### What you have to do
Across the whole listing, return each line exactly, with no images included.

### Source data
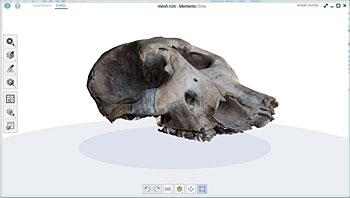 mesh rcm-memento-mamut-1622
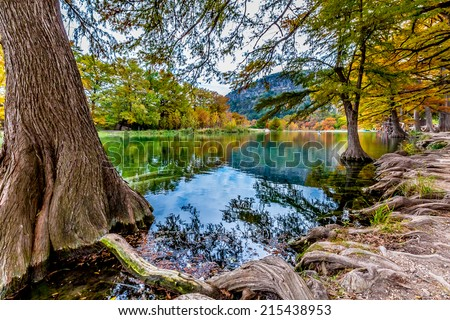 Giant Cyprus Trees with Beautiful Fall Foliage Surrounding the Clear Frio River, Texas. - stock photo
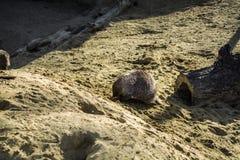 Famiglia del surikat che cammina e che scava sulla collina dalla sabbia Il sole luminoso splende e le piante verdi si sviluppano  fotografia stock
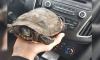 Местные жители выловили черепаху из пруда в Горелово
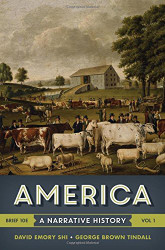 America A Narrative History Brief Edition
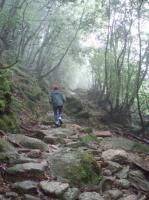 山登りの道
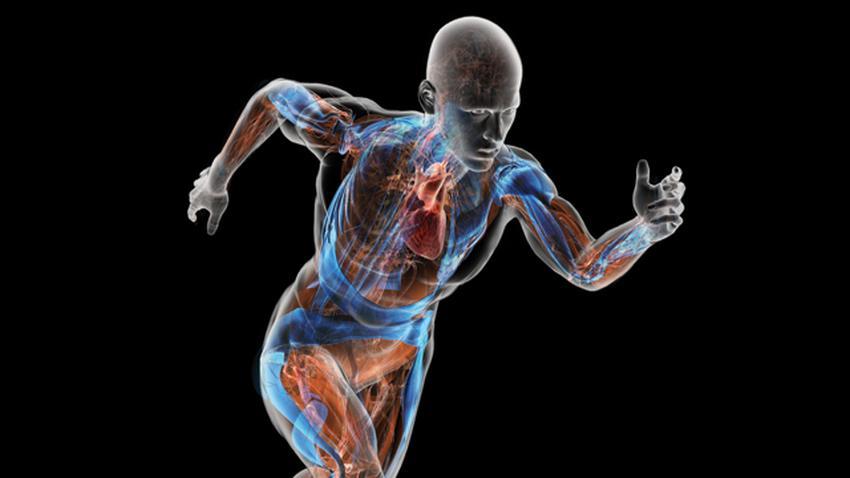 Внутрішні органи людини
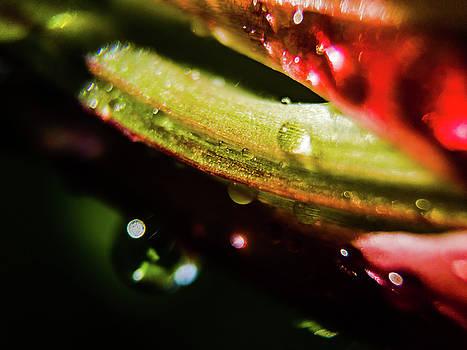 Waterdrop on Leaf by Vectory Floor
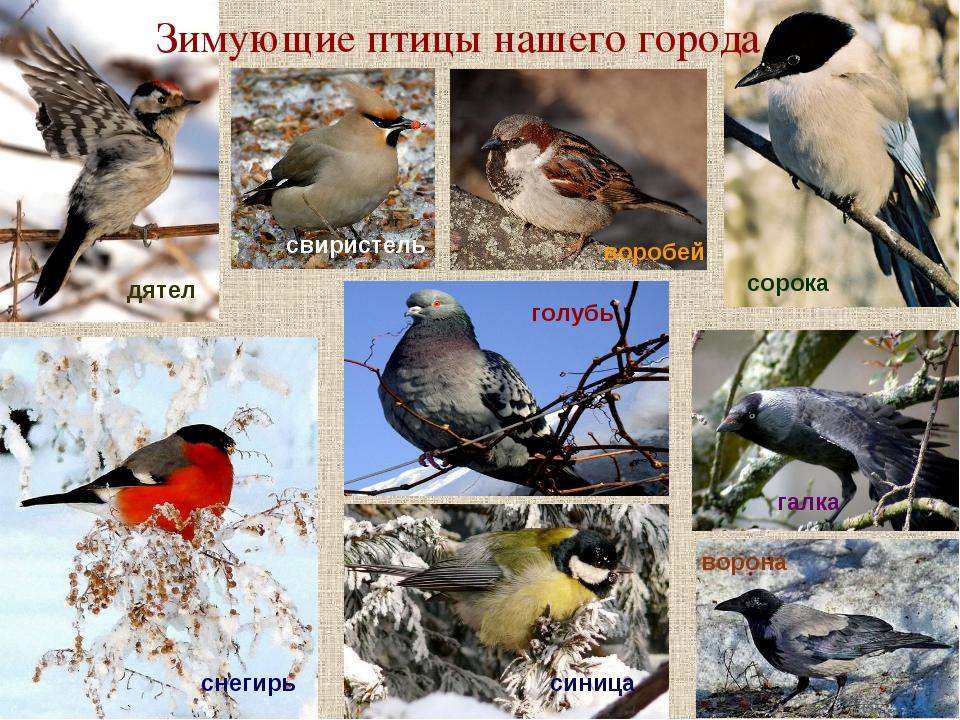 Зимующие птицы нашего города воробей снегирь голубь дятел галка ворона свирис...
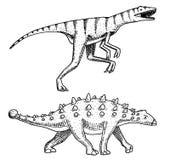 Dinosaurus Ankylosaurus, Talarurus, Velociraptor, Euoplocephalus, Saltasaurus, skeletten, fossielen Voorhistorische reptielen stock illustratie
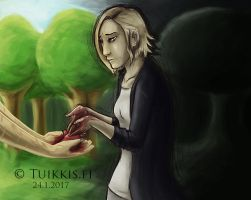 Fix My Heart by Tuikkis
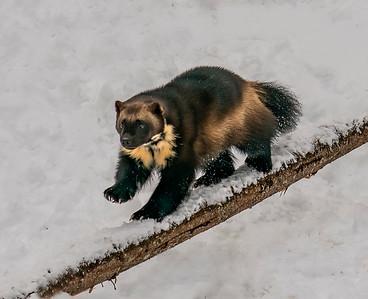 Wolverine on a Balance Beam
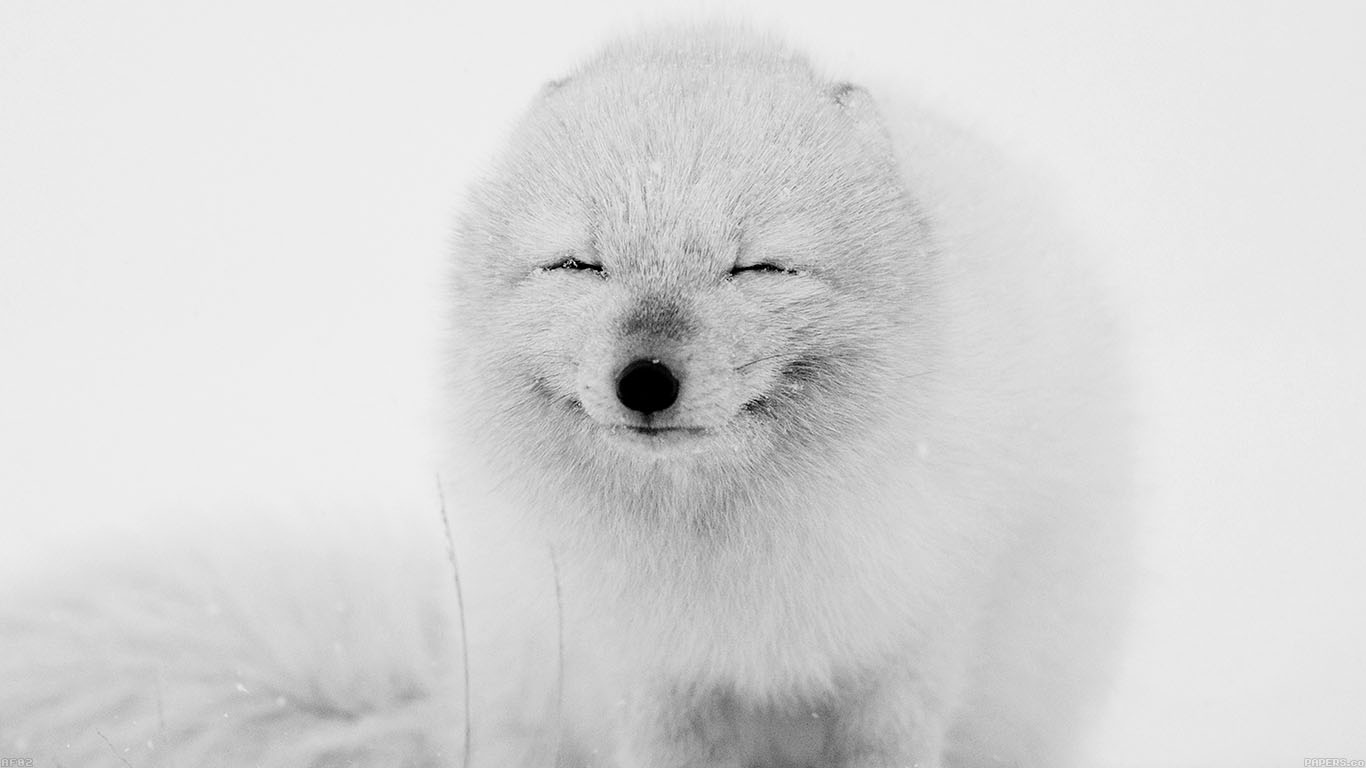 iPapers.co-Apple-iPhone-iPad-Macbook-iMac-wallpaper-af02-arctic-fox-happy-moment-wallpaper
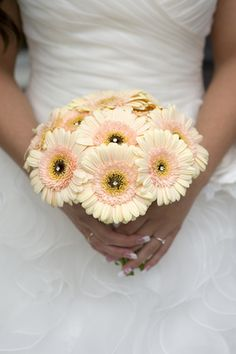 Gerber Daisy Wedding Bouquet...LOVE the color of these, would add a touch of color with other flowers here and there
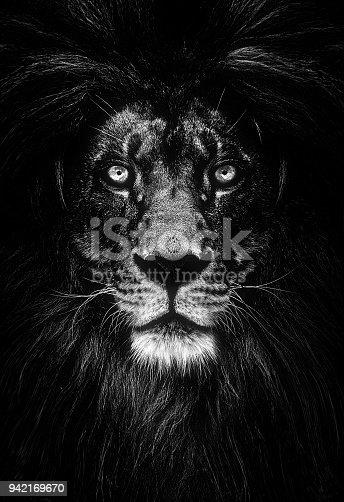 istock Portrait of a Beautiful lion, lion in dark 942169670
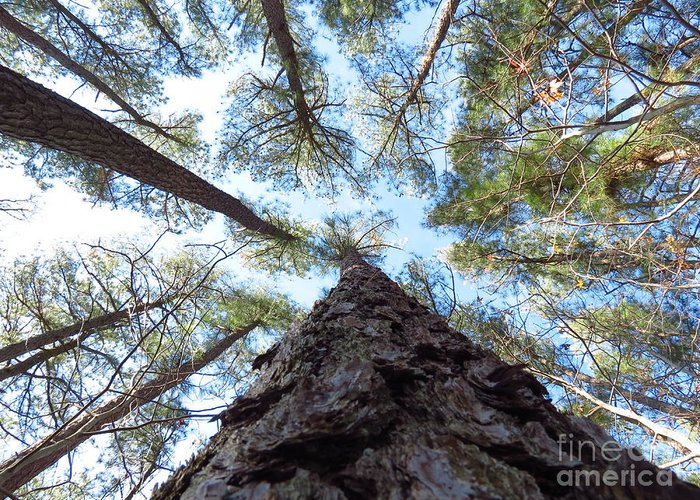 Trees Greeting Card featuring the photograph Looking up by Rrrose Pix
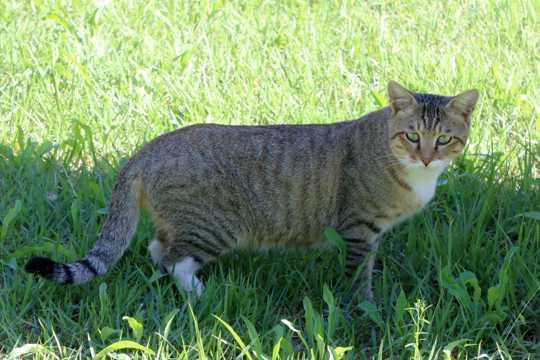 虎斑猫乖巧图片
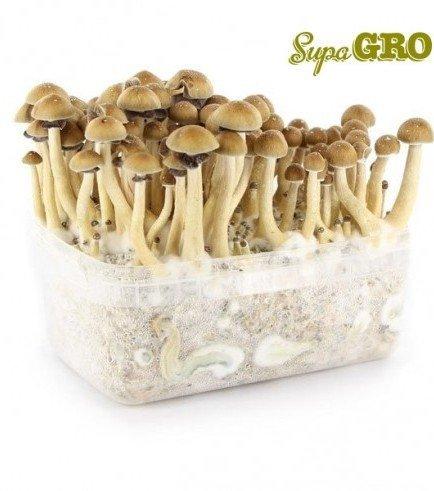 Magic Mushroom Grow Kit 'Brazil'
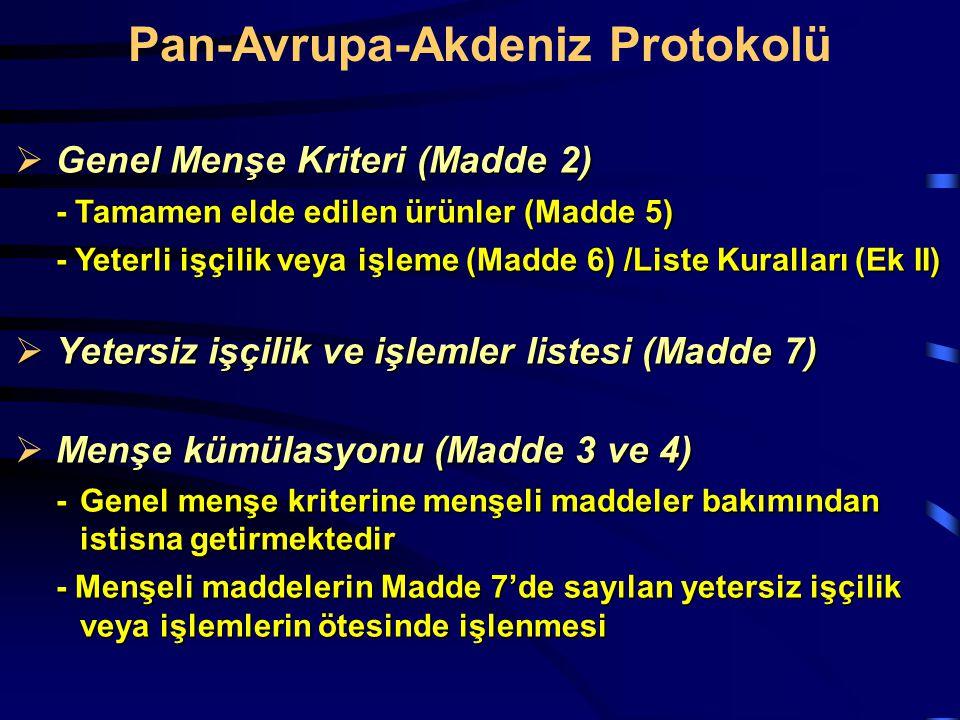 Pan-Avrupa-Akdeniz Protokolü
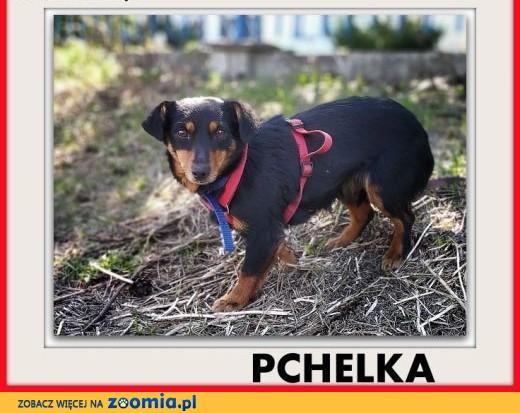 6kg,mała,łagodna,młodziutka,sterylizowana suczka PCHEŁKA.ADOPCJA,  łódzkie Łódź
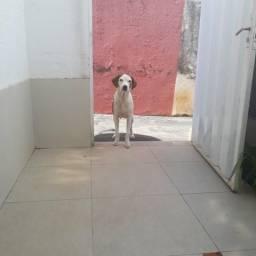 Cachorra para Guarda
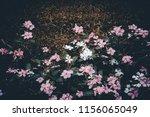 vintage retro of green plant in ... | Shutterstock . vector #1156065049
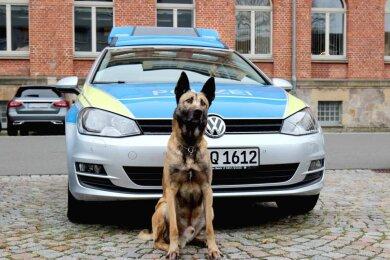 Polizeihund Pepe erschnupperte in Hartha mehrere Drogenverstecke in einer Wohnung.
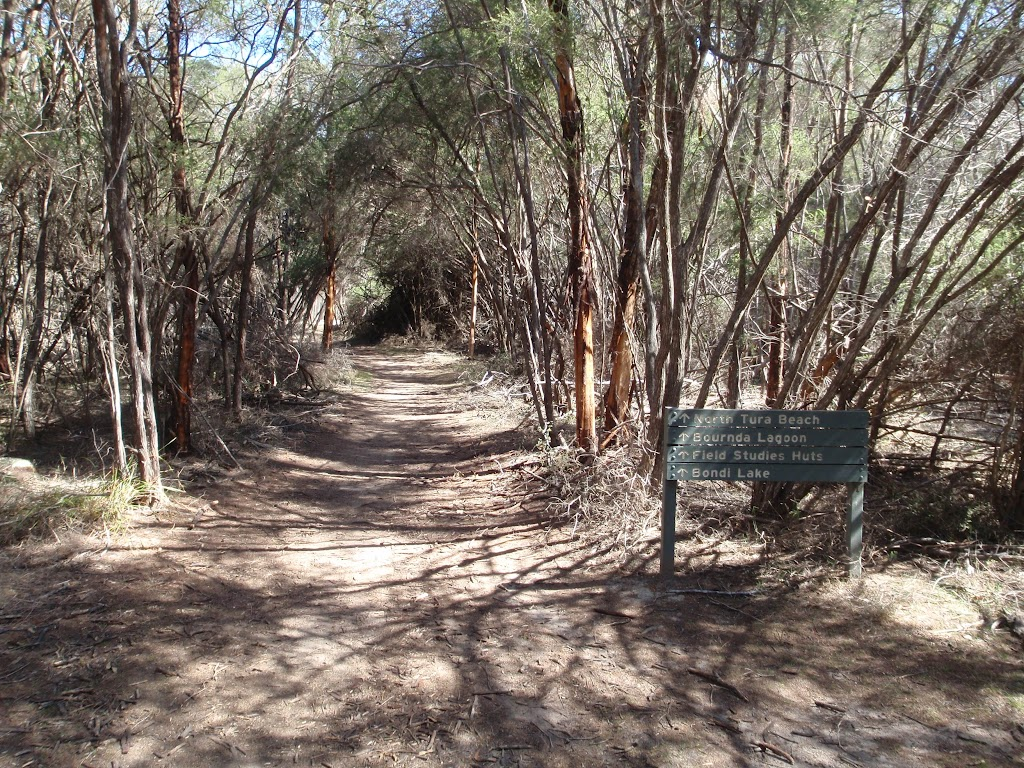 The track looking away from Hobart Beach camping area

### Reply
 mesh rcm-memento-mamut-1622
 Giant Cyprus Trees with Beautiful Fall Foliage Surrounding the Clear Frio River, Texas. - stock photo
 Famiglia del surikat che cammina e che scava sulla collina dalla sabbia Il sole luminoso splende e le piante verdi si sviluppano  fotografia stock
 Местные жители выловили черепаху из пруда в Горелово
 America A Narrative History Brief Edition
 山登りの道
 Внутрішні органи людини
 Waterdrop on Leaf by Vectory Floor
 Зимующие птицы нашего города воробей снегирь голубь дятел галка ворона свирис...
 Dinosaurus Ankylosaurus, Talarurus, Velociraptor, Euoplocephalus, Saltasaurus, skeletten, fossielen Voorhistorische reptielen stock illustratie
 Fix My Heart by Tuikkis
 Wolverine on a Balance Beam
 iPapers.co-Apple-iPhone-iPad-Macbook-iMac-wallpaper-af02-arctic-fox-happy-moment-wallpaper
 Gerber Daisy Wedding Bouquet...LOVE the color of these, would add a touch of color with other flowers here and there
 istock Portrait of a Beautiful lion, lion in dark 942169670
 Trees Greeting Card featuring the photograph Looking up by Rrrose Pix
 虎斑猫乖巧图片
 Magic Mushroom Grow Kit 'Brazil'
 Pan-Avrupa-Akdeniz Protokolü
 6kg,mała,łagodna,młodziutka,sterylizowana suczka PCHEŁKA.ADOPCJA,  łódzkie Łódź
 Cachorra para Guarda
 vintage retro of green plant in ... | Shutterstock . vector #1156065049
 Polizeihund Pepe erschnupperte in Hartha mehrere Drogenverstecke in einer Wohnung.
 The track looking away from Hobart Beach camping area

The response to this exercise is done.